[THE DATA]
* * * *
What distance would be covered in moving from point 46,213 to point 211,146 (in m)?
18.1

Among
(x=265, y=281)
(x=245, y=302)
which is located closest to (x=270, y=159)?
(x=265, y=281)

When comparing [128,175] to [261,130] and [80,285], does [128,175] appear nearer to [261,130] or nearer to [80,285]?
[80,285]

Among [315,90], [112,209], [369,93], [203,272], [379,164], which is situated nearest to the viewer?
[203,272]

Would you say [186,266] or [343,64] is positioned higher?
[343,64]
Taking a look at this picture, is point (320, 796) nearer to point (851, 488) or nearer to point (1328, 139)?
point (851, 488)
* * * *
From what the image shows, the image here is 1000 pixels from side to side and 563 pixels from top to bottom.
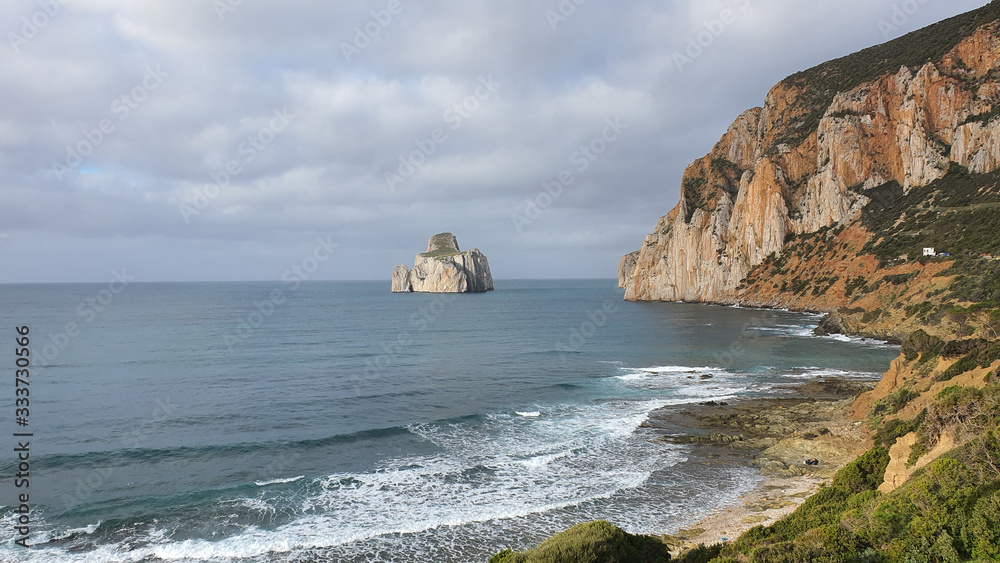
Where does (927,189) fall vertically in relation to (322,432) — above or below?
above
* * * *
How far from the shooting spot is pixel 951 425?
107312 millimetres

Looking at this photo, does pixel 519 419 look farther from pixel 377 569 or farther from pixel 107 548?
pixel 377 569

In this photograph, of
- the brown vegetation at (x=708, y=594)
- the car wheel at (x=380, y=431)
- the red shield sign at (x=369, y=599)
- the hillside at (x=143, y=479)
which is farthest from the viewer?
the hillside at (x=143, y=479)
* * * *
[TO DO]
Find each line above that contains the string "look" and copy those lines in full. Case counts.

[FINAL ANSWER]
Taking a look at this picture, is point (320, 796) nearer to point (851, 488) or nearer to point (1328, 139)?
Looking at this photo, does pixel 519 419 look farther from pixel 377 569 or farther from pixel 107 548?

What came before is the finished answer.